## WHAT TO DO
Copy out the listing below word for word, omitting the pictures.

(A run of listing)
-- begin --
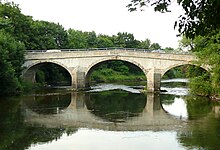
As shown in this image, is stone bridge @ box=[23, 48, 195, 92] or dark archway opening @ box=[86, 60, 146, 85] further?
dark archway opening @ box=[86, 60, 146, 85]

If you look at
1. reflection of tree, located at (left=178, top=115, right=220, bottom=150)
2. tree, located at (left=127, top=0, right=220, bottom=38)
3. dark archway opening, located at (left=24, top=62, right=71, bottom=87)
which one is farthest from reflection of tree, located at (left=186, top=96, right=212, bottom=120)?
dark archway opening, located at (left=24, top=62, right=71, bottom=87)

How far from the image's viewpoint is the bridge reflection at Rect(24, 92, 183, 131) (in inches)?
758

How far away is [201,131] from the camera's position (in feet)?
56.7

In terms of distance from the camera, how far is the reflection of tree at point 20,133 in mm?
14742

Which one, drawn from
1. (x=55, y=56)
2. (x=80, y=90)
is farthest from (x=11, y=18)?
(x=80, y=90)

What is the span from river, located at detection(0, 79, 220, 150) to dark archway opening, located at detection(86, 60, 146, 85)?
32149 mm

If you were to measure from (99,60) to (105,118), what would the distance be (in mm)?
20865

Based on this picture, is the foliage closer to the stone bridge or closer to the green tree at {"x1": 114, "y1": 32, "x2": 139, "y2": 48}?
the stone bridge

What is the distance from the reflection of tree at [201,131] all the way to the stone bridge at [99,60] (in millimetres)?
12705

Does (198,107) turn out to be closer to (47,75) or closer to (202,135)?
(202,135)

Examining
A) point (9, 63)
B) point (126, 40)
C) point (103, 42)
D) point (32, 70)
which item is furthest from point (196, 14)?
point (126, 40)

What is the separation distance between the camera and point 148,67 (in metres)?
39.7

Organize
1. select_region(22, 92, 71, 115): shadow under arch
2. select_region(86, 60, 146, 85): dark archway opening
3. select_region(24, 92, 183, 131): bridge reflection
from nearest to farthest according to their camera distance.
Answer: select_region(24, 92, 183, 131): bridge reflection → select_region(22, 92, 71, 115): shadow under arch → select_region(86, 60, 146, 85): dark archway opening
-- end --
## SOLUTION TO THIS EXERCISE
As shown in this image, is stone bridge @ box=[23, 48, 195, 92] or dark archway opening @ box=[86, 60, 146, 85] further?
dark archway opening @ box=[86, 60, 146, 85]

If you look at
1. reflection of tree, located at (left=178, top=115, right=220, bottom=150)
2. tree, located at (left=127, top=0, right=220, bottom=38)
3. dark archway opening, located at (left=24, top=62, right=71, bottom=87)
which one is farthest from reflection of tree, located at (left=186, top=96, right=212, bottom=120)?
dark archway opening, located at (left=24, top=62, right=71, bottom=87)

How far from the image's viewpoint is the bridge reflection at Rect(24, 92, 183, 131) (in inches)?
758

How far away is [201,131] from the camera's position (in feet)?
56.7

In terms of distance from the camera, how far is the reflection of tree at point 20,133 in mm?
14742

Which one, drawn from
1. (x=55, y=56)
2. (x=80, y=90)
is farthest from (x=11, y=18)?
(x=80, y=90)

What is the span from river, located at detection(0, 79, 220, 150) to dark archway opening, located at detection(86, 60, 146, 85)?
32149 mm

If you were to measure from (99,60) to (105,118), what would the distance be (in mm)?
20865

Based on this picture, is the foliage closer to the stone bridge or closer to the green tree at {"x1": 114, "y1": 32, "x2": 139, "y2": 48}?
the stone bridge

What is the distance from the reflection of tree at [201,131] all the way to the stone bridge at [99,60] (in millimetres)?
12705

Does (198,107) turn out to be closer to (47,75) or closer to (202,135)?
(202,135)

Examining
A) point (9, 63)
B) point (126, 40)
C) point (103, 42)
D) point (32, 70)
which item is furthest from point (196, 14)?
point (126, 40)

What is the separation distance between the camera and point 148,67 (in metres)?
39.7

Organize
1. select_region(22, 92, 71, 115): shadow under arch
2. select_region(86, 60, 146, 85): dark archway opening
3. select_region(24, 92, 183, 131): bridge reflection
from nearest to farthest according to their camera distance.
Answer: select_region(24, 92, 183, 131): bridge reflection → select_region(22, 92, 71, 115): shadow under arch → select_region(86, 60, 146, 85): dark archway opening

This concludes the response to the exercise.